* **Exercise objective**:
Rewrite the data below, changing "eyeglasses" to "sunglasses" everywhere and keeping everything else the same. Omit the pictures from your answer.

[Spatial reasoning dataset excerpts]
● ● ● ●

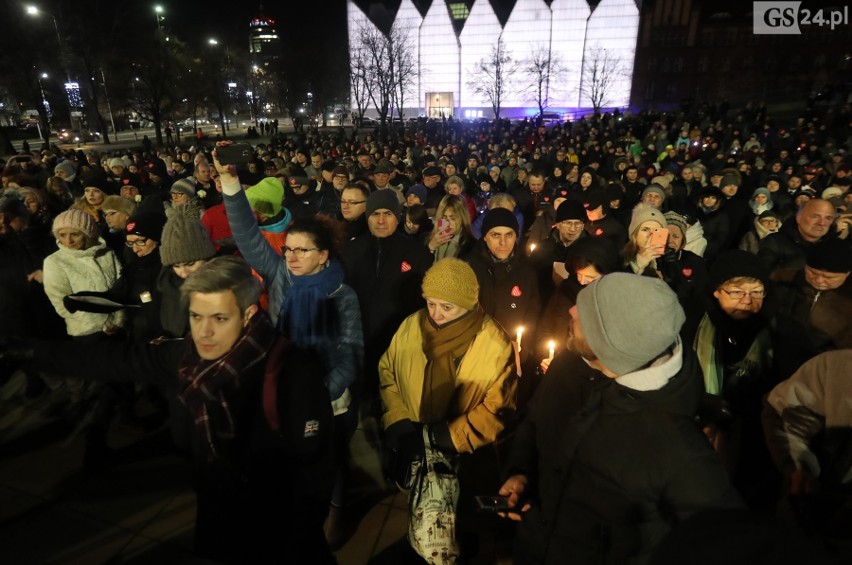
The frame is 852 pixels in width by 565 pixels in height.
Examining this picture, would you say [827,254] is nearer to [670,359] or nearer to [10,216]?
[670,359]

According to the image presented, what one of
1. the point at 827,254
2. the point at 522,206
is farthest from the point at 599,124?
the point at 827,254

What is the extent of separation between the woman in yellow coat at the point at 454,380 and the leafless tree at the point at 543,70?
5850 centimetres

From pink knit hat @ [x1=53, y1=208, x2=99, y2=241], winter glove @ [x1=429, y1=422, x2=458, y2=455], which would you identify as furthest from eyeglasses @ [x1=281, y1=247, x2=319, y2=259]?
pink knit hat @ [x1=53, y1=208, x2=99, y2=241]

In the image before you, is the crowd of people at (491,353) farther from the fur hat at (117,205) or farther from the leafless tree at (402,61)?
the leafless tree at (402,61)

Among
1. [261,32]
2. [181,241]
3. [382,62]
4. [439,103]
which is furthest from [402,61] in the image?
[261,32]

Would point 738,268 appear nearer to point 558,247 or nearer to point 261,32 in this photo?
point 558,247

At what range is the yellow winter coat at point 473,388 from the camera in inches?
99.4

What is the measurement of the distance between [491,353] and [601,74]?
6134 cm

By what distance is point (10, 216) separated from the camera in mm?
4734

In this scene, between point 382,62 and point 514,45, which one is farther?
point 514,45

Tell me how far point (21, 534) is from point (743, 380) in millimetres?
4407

● ● ● ●

* **Final result**:
The frame is 852 pixels in width by 565 pixels in height.
Examining this picture, would you say [827,254] is nearer to [670,359] or nearer to [10,216]?
[670,359]

According to the image presented, what one of
1. the point at 827,254
2. the point at 522,206
is farthest from the point at 599,124?
the point at 827,254

What is the extent of separation between the woman in yellow coat at the point at 454,380 and the leafless tree at the point at 543,70?
5850 centimetres

From pink knit hat @ [x1=53, y1=208, x2=99, y2=241], winter glove @ [x1=429, y1=422, x2=458, y2=455], which would you identify as furthest from sunglasses @ [x1=281, y1=247, x2=319, y2=259]?
pink knit hat @ [x1=53, y1=208, x2=99, y2=241]

In the image before you, is the crowd of people at (491,353) farther from the fur hat at (117,205) or farther from the leafless tree at (402,61)?
the leafless tree at (402,61)

Among
1. [261,32]
2. [181,241]
3. [382,62]
4. [439,103]
which is furthest from [402,61] in the image?
[261,32]

Would point 738,268 appear nearer to point 558,247 or nearer to point 261,32 in this photo?
point 558,247

At what range is the yellow winter coat at point 473,388 from the camera in inches?
99.4

What is the measurement of the distance between [491,353] and [601,74]?
6134 cm

By what distance is point (10, 216) separated from the camera in mm?
4734

In this scene, between point 382,62 and point 514,45, which one is farther?
point 514,45

Tell me how far point (21, 534) is from point (743, 380) in millimetres?
4407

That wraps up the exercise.